The final compositions put an interesting spin on the idea of portraiture. Traditional portraits reflect a specific individual in a particular place and time. There are many more possibilities with Weingarten’s formula; the elements say quite a bit about how these people would like to be remembered. In many cases, they included the places where they began life as a reminder of how far they have come. Many included educational institutions or inspirational places that helped shape who they became. Interestingly, a large number included references to philanthropic organizations they have either founded or become involved with.
Even more interesting is what is left out. For example, nowhere in Colin Powell’s list is anything related to his four years working in the White House with George W. Bush.

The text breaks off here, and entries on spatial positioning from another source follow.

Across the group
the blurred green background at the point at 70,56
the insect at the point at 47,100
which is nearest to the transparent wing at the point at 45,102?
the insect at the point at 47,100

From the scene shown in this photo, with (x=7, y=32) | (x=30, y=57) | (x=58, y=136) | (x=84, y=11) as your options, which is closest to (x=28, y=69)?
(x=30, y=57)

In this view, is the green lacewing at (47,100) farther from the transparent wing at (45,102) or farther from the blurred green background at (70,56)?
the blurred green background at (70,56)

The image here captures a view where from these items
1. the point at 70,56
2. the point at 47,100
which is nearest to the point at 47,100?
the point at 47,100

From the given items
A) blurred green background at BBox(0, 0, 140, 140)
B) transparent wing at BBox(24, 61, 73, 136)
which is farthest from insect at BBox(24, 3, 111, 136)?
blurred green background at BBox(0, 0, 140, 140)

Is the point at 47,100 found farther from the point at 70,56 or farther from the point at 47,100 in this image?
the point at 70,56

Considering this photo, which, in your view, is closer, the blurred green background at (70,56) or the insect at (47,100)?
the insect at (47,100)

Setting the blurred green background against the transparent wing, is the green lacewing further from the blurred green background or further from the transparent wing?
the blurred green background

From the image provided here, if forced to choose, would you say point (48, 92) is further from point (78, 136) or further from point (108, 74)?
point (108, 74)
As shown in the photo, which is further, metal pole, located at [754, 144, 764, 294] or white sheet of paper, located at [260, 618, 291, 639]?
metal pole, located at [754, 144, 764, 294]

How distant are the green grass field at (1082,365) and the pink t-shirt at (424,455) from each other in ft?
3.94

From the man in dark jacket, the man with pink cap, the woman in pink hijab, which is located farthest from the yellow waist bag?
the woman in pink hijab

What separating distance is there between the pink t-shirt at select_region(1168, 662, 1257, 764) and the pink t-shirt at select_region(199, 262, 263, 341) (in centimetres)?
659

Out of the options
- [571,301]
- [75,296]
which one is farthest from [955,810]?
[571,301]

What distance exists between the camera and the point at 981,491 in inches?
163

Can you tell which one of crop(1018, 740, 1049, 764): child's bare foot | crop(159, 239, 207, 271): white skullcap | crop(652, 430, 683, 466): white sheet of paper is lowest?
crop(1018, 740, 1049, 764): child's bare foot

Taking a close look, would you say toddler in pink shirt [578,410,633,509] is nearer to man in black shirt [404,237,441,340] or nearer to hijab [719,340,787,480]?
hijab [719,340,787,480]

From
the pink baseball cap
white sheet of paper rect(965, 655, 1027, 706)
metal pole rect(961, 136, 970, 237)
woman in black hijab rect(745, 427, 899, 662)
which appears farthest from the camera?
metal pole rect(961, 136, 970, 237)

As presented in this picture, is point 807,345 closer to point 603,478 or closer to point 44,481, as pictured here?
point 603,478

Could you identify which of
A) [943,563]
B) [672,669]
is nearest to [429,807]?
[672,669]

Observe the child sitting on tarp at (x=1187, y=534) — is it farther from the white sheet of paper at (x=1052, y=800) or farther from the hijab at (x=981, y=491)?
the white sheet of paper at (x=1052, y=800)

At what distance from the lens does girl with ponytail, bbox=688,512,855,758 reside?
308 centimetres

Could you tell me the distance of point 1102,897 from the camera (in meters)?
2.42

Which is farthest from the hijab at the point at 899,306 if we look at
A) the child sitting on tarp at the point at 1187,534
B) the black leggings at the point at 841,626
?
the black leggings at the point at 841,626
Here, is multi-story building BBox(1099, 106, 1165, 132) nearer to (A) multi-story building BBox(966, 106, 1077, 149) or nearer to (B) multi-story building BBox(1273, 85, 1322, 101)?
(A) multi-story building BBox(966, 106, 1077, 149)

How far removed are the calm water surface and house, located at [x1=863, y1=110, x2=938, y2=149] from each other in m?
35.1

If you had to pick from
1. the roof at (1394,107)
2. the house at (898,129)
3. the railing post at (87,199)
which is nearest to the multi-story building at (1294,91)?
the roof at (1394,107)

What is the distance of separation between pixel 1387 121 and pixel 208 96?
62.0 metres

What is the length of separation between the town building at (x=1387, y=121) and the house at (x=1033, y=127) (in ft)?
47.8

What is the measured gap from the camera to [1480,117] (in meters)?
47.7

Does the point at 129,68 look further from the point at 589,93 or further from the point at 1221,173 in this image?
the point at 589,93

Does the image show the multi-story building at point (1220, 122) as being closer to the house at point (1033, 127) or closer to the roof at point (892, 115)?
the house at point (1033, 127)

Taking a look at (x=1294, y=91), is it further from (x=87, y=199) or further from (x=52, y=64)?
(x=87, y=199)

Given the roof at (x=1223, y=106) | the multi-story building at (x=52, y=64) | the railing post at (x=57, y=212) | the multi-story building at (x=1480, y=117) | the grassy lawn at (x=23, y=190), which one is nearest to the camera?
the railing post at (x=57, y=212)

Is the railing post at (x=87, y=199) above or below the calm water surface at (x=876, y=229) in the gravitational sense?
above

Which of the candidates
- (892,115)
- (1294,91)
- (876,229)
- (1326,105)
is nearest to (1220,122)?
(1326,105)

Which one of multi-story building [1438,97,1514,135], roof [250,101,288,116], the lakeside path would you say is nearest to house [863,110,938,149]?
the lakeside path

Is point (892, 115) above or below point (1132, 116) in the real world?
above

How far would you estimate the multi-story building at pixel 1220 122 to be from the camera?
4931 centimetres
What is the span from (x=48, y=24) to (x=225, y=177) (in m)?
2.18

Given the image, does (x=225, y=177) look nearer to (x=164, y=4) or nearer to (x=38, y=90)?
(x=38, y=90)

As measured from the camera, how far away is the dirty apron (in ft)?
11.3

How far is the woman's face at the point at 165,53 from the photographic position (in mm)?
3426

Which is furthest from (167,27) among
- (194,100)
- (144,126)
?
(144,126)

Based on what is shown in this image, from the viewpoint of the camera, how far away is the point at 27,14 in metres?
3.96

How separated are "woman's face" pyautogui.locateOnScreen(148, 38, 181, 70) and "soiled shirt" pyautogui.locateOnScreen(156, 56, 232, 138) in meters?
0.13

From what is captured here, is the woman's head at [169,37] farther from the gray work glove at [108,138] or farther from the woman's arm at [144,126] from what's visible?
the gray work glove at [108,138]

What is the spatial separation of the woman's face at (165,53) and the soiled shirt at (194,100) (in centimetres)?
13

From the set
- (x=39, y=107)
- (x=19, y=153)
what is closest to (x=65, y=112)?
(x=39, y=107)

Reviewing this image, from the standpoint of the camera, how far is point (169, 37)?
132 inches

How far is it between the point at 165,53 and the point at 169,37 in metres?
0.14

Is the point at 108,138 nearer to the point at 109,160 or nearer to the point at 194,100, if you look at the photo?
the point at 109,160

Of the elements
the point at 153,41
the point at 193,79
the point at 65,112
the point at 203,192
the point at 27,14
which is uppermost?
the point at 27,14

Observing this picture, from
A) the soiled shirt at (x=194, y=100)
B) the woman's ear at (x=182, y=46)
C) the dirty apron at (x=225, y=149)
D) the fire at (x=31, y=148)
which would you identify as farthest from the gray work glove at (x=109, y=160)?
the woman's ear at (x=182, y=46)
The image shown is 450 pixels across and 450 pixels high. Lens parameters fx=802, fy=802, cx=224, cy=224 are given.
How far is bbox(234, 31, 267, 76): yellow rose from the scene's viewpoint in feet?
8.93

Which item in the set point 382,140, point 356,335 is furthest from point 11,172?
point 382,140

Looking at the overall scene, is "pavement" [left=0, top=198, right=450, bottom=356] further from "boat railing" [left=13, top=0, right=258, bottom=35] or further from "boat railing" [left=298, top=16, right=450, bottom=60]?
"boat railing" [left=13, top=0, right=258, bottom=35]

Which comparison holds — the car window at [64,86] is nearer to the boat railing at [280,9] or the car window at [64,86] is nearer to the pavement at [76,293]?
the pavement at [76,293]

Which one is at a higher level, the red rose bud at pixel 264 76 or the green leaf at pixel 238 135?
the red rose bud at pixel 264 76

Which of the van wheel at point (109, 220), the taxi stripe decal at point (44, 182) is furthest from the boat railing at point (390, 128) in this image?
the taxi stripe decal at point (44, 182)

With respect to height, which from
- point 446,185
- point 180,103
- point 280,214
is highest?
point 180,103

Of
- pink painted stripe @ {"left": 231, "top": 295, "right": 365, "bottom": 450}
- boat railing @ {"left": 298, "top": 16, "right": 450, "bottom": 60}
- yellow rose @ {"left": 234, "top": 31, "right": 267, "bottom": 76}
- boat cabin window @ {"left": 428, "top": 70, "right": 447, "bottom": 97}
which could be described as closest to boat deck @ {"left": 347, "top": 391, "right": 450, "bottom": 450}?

Visually, the works have problems. Not only is Weingarten required to take interesting photographs, but he then has to collage the elements into what he terms “translucent composites.” Sometimes, as in the portrait of Powell, he is successful in balancing the various elements, creating a range of tonal depth and a rich harmonious palette. But most of his compositions falter, relying too much on repetitive elements, a central focal point and bright, garish colors that continually fight against one another.
The series falls into a not-all-that-uncommon category: art that is more interesting to think about than to look at. It raises a number of questions about what constitutes a portrait and how individuals define their own legacy. I hope Cox continues this work. It portends a whole new field of photography made possible with digital technology.